Best practices from around the world

Gender Budgeting started in Australia in the mid-1980s, and it led to a five-fold increase in childcare places for working women.

The Philippines followed a percentage-based approach and showed how government and civil society could work together on Gender Budgeting. In the Philippines, Gender and Development (GAD) Budget Policy requires all government agencies to allocate at least five percent of their budgets to address gender issues - with the intention for the five percent to influence the remaining 95 percent and this has enabled considerable advances in ensuring programmes.

South Africa, Tanzania, Uganda, United Kingdom, Austria, Mexico, and many more countries have different Gender Budgeting experiences.

Gender Budgeting in India

Gender sensitivity in India started with the Seventh Plan. The need for women’s development fund was highlighted in the Eighth Plan (1992-97).

For the first time, Sub-Group on Gender Budgeting was implemented in the Eleventh Five Year Plan. Gender Budget cells were set up by Finance Minister in 2004-05.

India formally adopted Gender Responsive Budgeting (GRB) in 2005. Every annual budget since 2005 has included a statement that lists out two parts.

Part A, which reflects ‘Women Specific Schemes’, i.e., those which have 100% allocation for women.

Part B, which reflects ‘Pro Women Schemes, i.e., schemes where at least 30% of the allocation is for women.


Way Forward:

According to the UN report, there is an overall gender wage gap of 24%, and 75% of the women are employed in informal sector. Therefore, the government should implement gender budgeting with well-designed policies and legal status. Civil society, gender, finance ministry, and other ministries, parliaments, and academia, all have a major role to play in Gender budgeting.
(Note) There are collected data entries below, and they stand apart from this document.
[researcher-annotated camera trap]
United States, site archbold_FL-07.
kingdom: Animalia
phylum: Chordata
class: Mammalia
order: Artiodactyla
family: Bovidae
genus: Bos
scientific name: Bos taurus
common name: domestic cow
Training should be given to women for their skill development and make them aware of many aspects of gender budgeting. The government should align their national goals to reduce gender gap with targeted Sustainable Development Goals. Some amount of research should be done to support gender-responsive budgeting.

For making Gender Budgeting a useful and effective tool to reach the goal of gender equality and women's empowerment, there must be a political will and commitment for the effective implementation of the policies.